The Changing History of APH’s Annual Meeting
Photo shows the audience for the 1993 Keynote Address, held in the Brown Hotel in Louisville, KY.
Maybe you are not in the habit of analyzing your life or your family’s history the way we do here in our museum. We preserve the history of education and rehabilitation of people that are blind or visually impaired, but we also serve as the company attic for the American Printing House for the Blind. We are the company memory, the place our team comes for answers about the first this, or the origins of that.
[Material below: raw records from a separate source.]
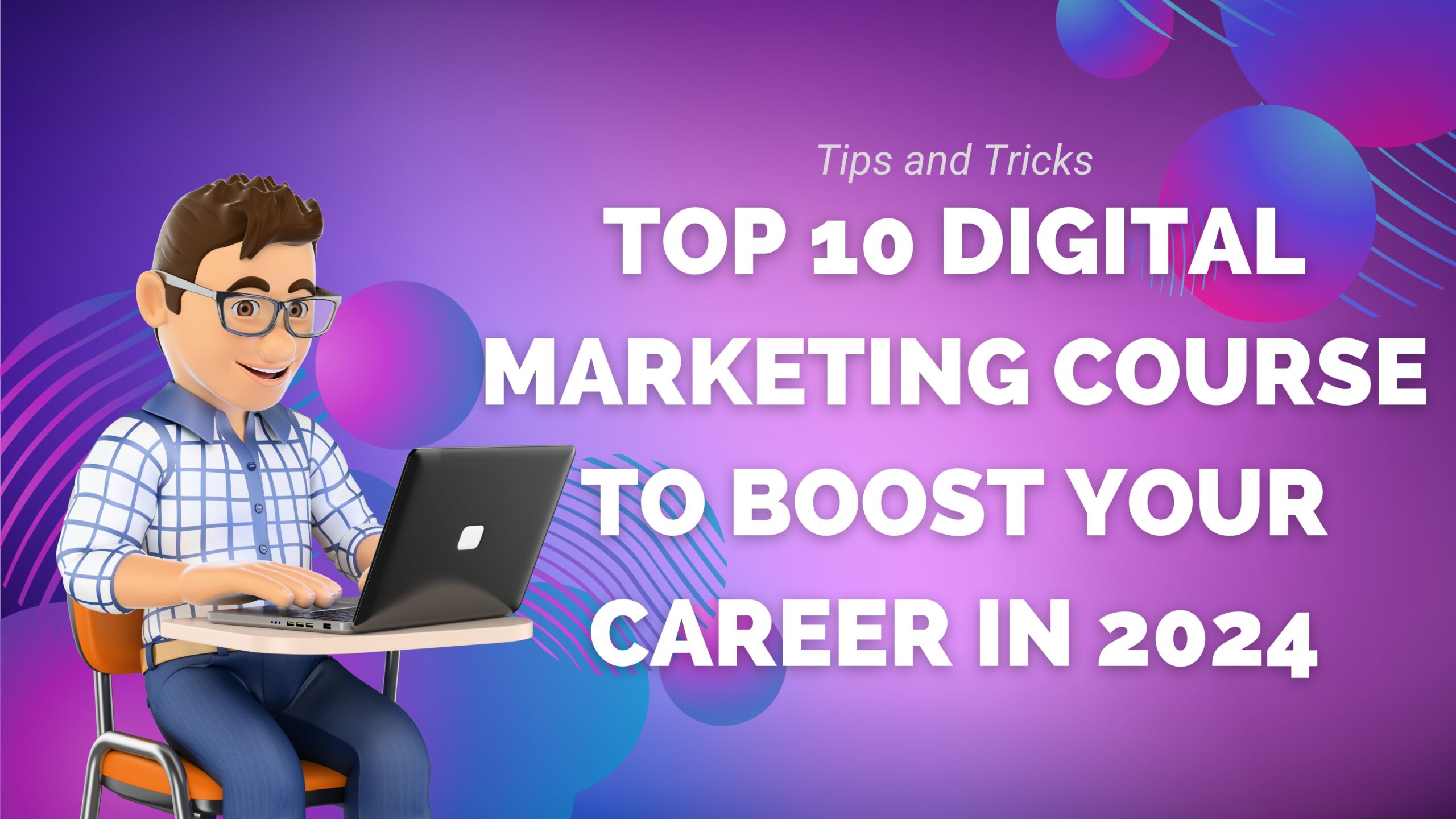 Top 10 Digital Marketing Course to Boost Your Career in 2024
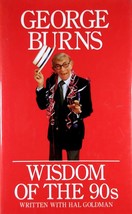 Wisdom of the 90s by George Burns &amp; Hal Goldman / 1991 Hardcover 1st Edition - £3.63 GBP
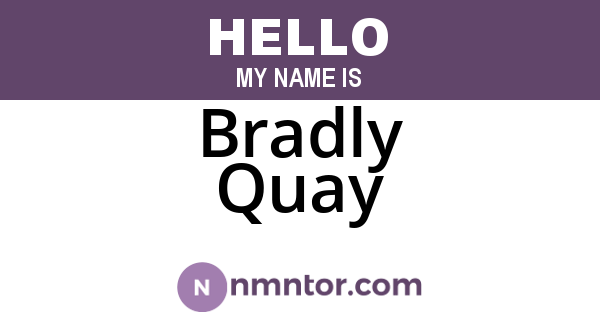 Bradly Quay
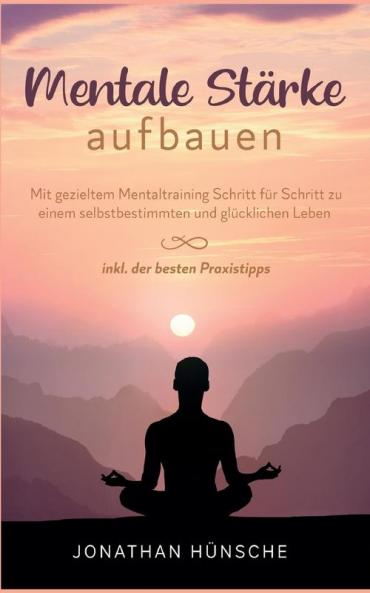 Mentale Stärke aufbauen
So every year about this time, folks start asking those same questions, because, yes, it is Annual Meeting time. The APH Annual Meeting started back in 1880, after President Rutherford B. Hayes signed the Act To Promote The Education of the Blind. The Act created the fund that pays for accessible books and educational aids for people who are blind all over our country. It created a large committee of officials (we call them Ex-Officio Trustees or EOTs) across the U.S. who work with kids and families and teachers to figure out what each kid needs. The trustees get together each year in early October to share information and review the work of the Printing House. We call that the Annual Meeting.
At that first Annual Meeting in 1880, held next door to APH at the Kentucky School for the Blind, the trustees created bylaws that specified the annual meeting would be held every year in August. But that didn’t last very long. You see the trustees are scattered all over the country. In the late nineteenth century, it was a long trip by train to Louisville, and it was expensive, so the trustees decided to meet every other year as a body at the Annual Meeting of the American Association of Instructors of the Blind, the AAIB. They were all going to be there every year anyhow, right? So two birds with one stone, or so the thinking went. And in the off years, business was transacted solely by the local Louisville board (what was then called the Executive Committee) made up of local business and community leaders.
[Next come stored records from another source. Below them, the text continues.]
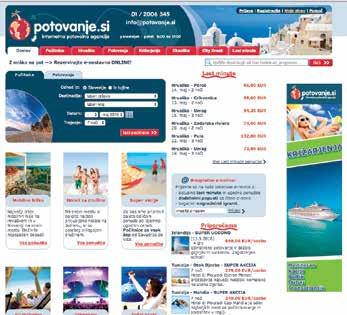 Portal www.potovanje.si Potovanje.si portal največje slovenske internetne potovalne agencije potovanje.si. Poleg svojih turističnih aranžmajev nudi tudi širok izbor domačih in tujih organizatorjev počitnic in potovanj.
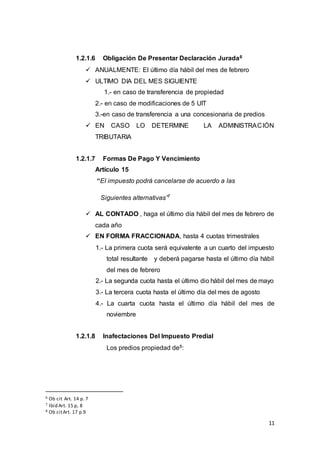 11
1.2.1.6 Obligación De Presentar Declaración Jurada6
 ANUALMENTE: El último día hábil del mes de febrero
 ULTIMO DIA DEL MES SIGUIENTE
1.- en caso de transferencia de propiedad
2.- en caso de modificaciones de 5 UIT
3.-en caso de transferencia a una concesionaria de predios
 EN CASO LO DETERMINE LA ADMINISTRACIÓN
TRIBUTARIA
1.2.1.7 Formas De Pago Y Vencimiento
Artículo 15
“El impuesto podrá cancelarse de acuerdo a las
Siguientes alternativas”7
 AL CONTADO , haga el último día hábil del mes de febrero de
cada año
 EN FORMA FRACCIONADA, hasta 4 cuotas trimestrales
1.- La primera cuota será equivalente a un cuarto del impuesto
total resultante y deberá pagarse hasta el último día hábil
del mes de febrero
2.- La segunda cuota hasta el último dio hábil del mes de mayo
3.- La tercera cuota hasta el último día del mes de agosto
4.- La cuarta cuota hasta el último día hábil del mes de
noviembre
1.2.1.8 Inafectaciones Del Impuesto Predial
Los predios propiedad de8:
6 Ob cit Art. 14 p. 7
7 Ibid Art. 15 p, 8
8 Ob citArt. 17 p.9
 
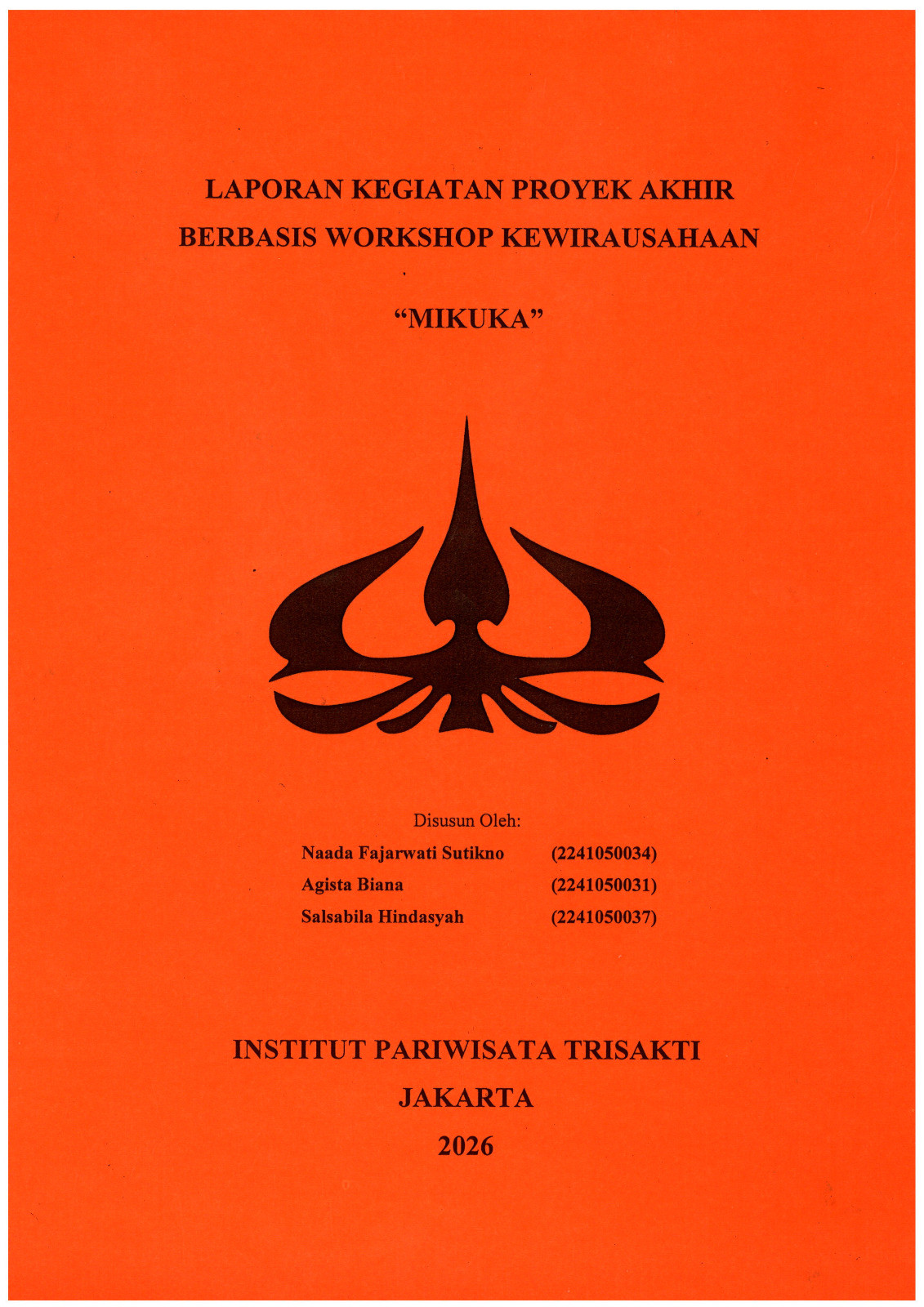 Laporan Kegiatan Proyek Akhir Berbasis Workshop Kewirausahaan \"MIKUKA\"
And the meeting drifted a bit earlier in the year, to early July. We don’t know exactly why. It could have something to do with the federal fiscal year, which began on July 1 back then. Around 1910, the state of Kentucky decided that state corporations like APH could not hold meetings outside the state, so suddenly the meeting in Louisville gained new importance. It was in the midst of what we call the War of the Dots, the historical struggle between the supporters of the Braille System and its competitor New York Point. Braille supporters suspected APH Superintendent B.B. Huntoon, a supporter of New York Point, to be pulling political shenanigans to keep braille proponents from changing APH policy. So trustees from around the country began boarding trains every year and making the long trip.
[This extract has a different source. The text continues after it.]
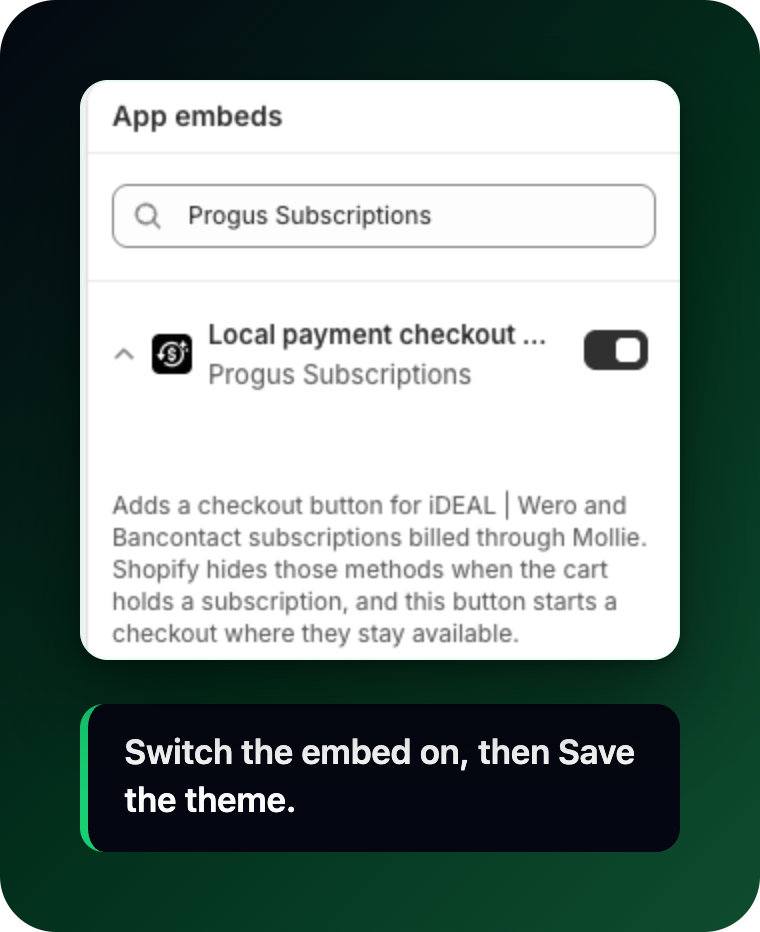 App embeds in the theme editor, with Local payment checkout (Mollie) switched on App embeds in the theme editor, with Local payment checkout (Mollie) switched on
In 1948, APH suddenly moved its annual meeting to November, which by 1982 had gradually slid back to its current date of early October. I’ll be honest, I have no idea why. I thought maybe they were chasing the fiscal year again, but the feds did not move the beginning of the new fiscal year from July 1 to October 1 until 1976. It is awfully nice in the Ohio Valley in early October.
So why do we do things the way we do? In some instances, it is because that’s the way we always do them. No one knows. Think about your own family and its traditions. Do you celebrate a holiday on a particular day, or at a particular time of day every year, or in a particular way that seems unique? And how did that come to be? I wonder.